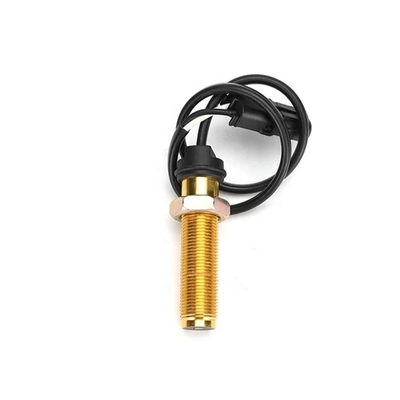 LIUGONG LG920D LG922D LG925D LG936D/E Revolution Speed Sensor for Liugong Construction Machinery Spare Parts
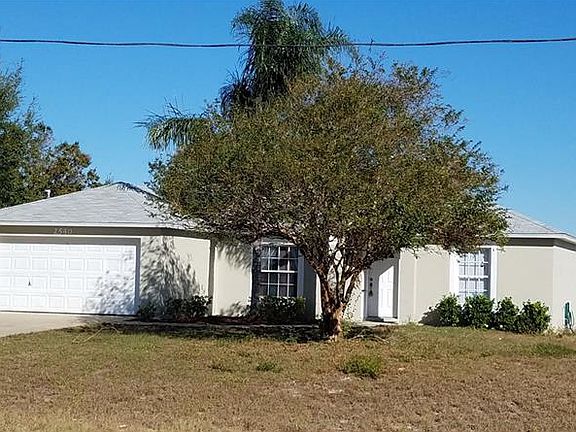 2nd image of 2540 Ivydale Dr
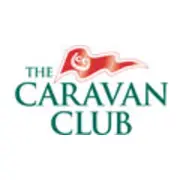 The Caravan Club
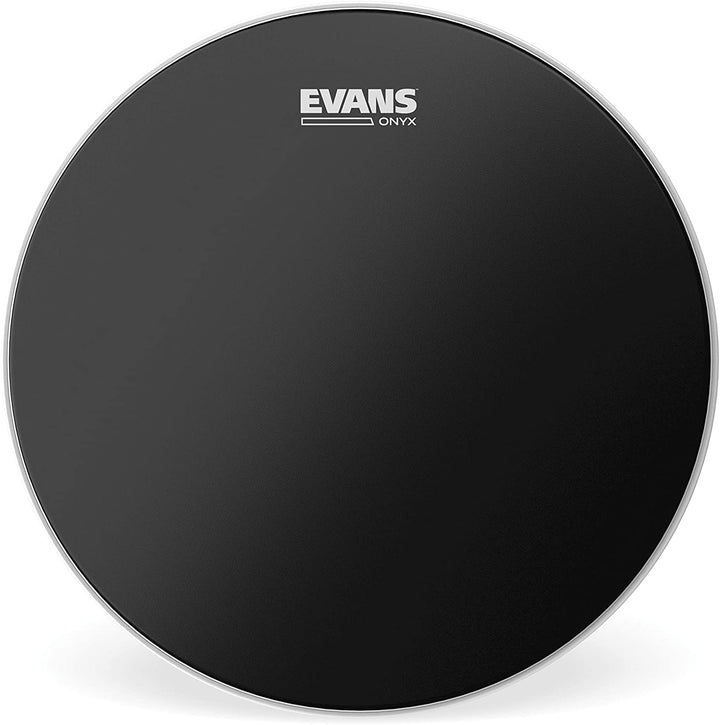 Evans B13ONX2 13" ONYX Tambor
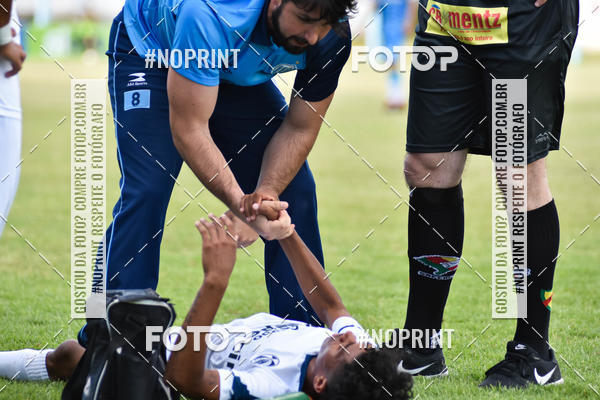 Buy your photos of the eventESTADUAL GAUCH�O JUVENIL  ESPORTE CLUBE NOVO HAMBURGO X S�O JOS� - POA on Fotop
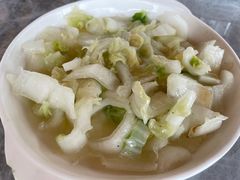 -临水阁农家乐饭店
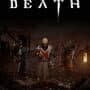 The Black Death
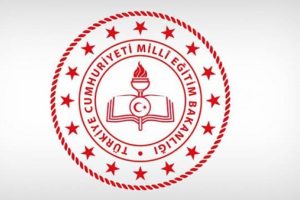 Eğitim kurumlarına y&ouml;netici g&ouml;revlendirmede yeni d&uuml;zenleme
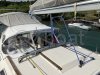 Velero usado SUN LEGENDE 41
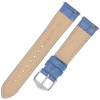 01028183-2-18_2 kopia.png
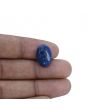 Lapis Lazuli 9.92 Carat 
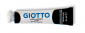 F355024 TEMPERA GIOTTO/7 NERO F355024 TEMPERA GIOTTO/7 NERO
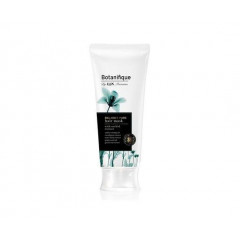 Увлажняющая маска для волос Balance Pure Hair Mask Lux Premium Botanifique, 170 гр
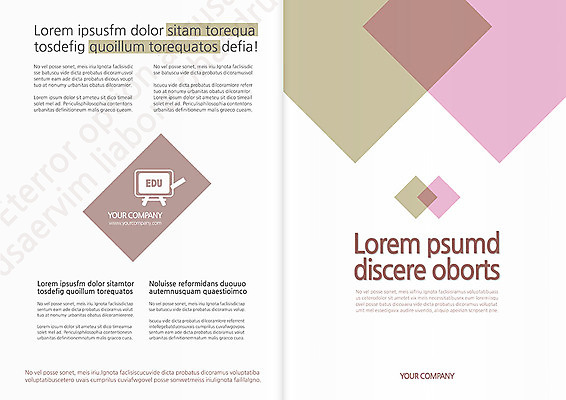 템플릿 편집 표지디자인 북디자인 출판디자인 교육 표지 백그라운드 북커버 알림판 팜플렛 사람없음 칠판 이미지템플릿 AI파일 파일형식 벡터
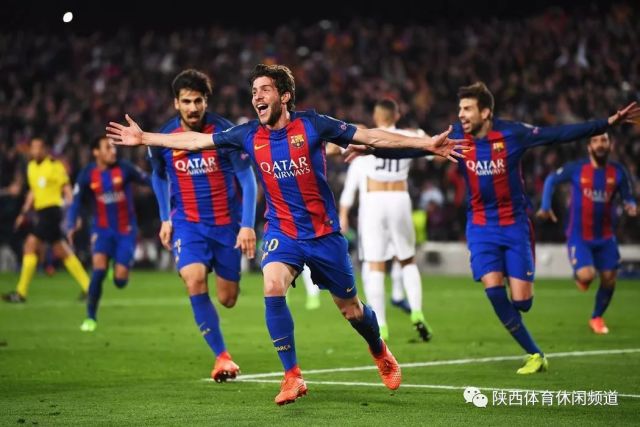  卡昂主场逆转战胜罗德兹，下半场连入三球定胜负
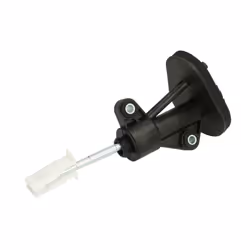 Émetteur d'embrayage VALEO 2116115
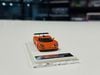 XE MÔ HÌNH KOENIGSEGG CCX-R,TỶ LỆ 1/64 AUTOBOTS
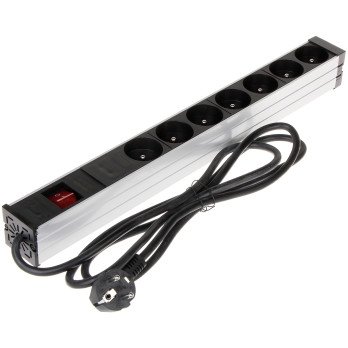 PD-7K/RAKTO MAITINIMO JUOSTELE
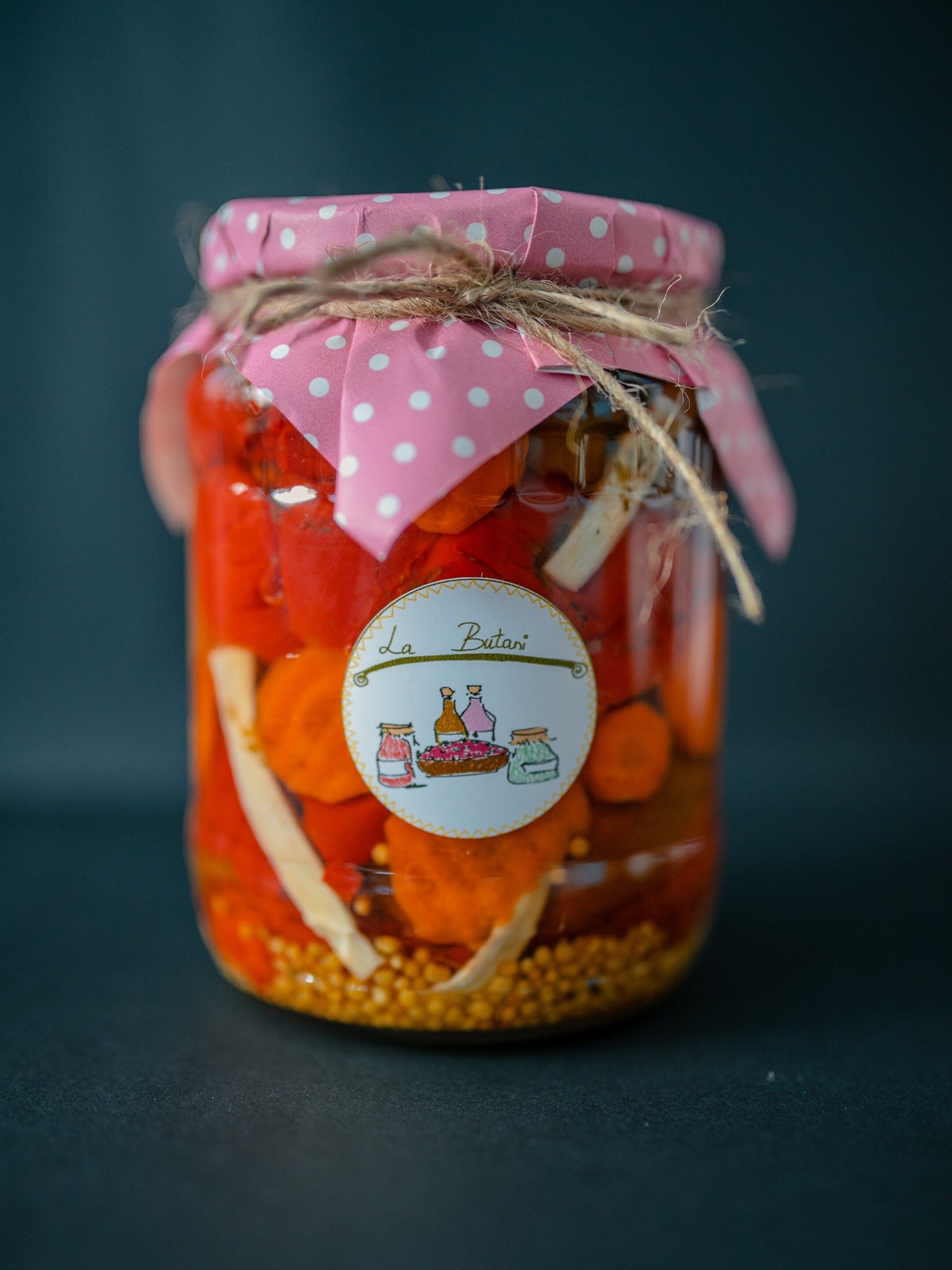 কীভাবে আচার ছত্রাকমুক্ত রাখবেন? টোটকা...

☆ ☆ ☆ ☆ ☆ ☆ ☆

* Exercise prompt *
Write out every line of the records above word for word, leaving out the picture markers.

* Task result *
 LIUGONG LG920D LG922D LG925D LG936D/E Revolution Speed Sensor for Liugong Construction Machinery Spare Parts
 2nd image of 2540 Ivydale Dr
 The Caravan Club
 Evans B13ONX2 13" ONYX Tambor
 Buy your photos of the eventESTADUAL GAUCH�O JUVENIL  ESPORTE CLUBE NOVO HAMBURGO X S�O JOS� - POA on Fotop
 -临水阁农家乐饭店
 The Black Death
 Eğitim kurumlarına y&ouml;netici g&ouml;revlendirmede yeni d&uuml;zenleme
 Velero usado SUN LEGENDE 41
 01028183-2-18_2 kopia.png
 Lapis Lazuli 9.92 Carat 
 F355024 TEMPERA GIOTTO/7 NERO F355024 TEMPERA GIOTTO/7 NERO
 Увлажняющая маска для волос Balance Pure Hair Mask Lux Premium Botanifique, 170 гр
 템플릿 편집 표지디자인 북디자인 출판디자인 교육 표지 백그라운드 북커버 알림판 팜플렛 사람없음 칠판 이미지템플릿 AI파일 파일형식 벡터
  卡昂主场逆转战胜罗德兹，下半场连入三球定胜负
 Émetteur d'embrayage VALEO 2116115
 XE MÔ HÌNH KOENIGSEGG CCX-R,TỶ LỆ 1/64 AUTOBOTS
 PD-7K/RAKTO MAITINIMO JUOSTELE
 কীভাবে আচার ছত্রাকমুক্ত রাখবেন? টোটকা...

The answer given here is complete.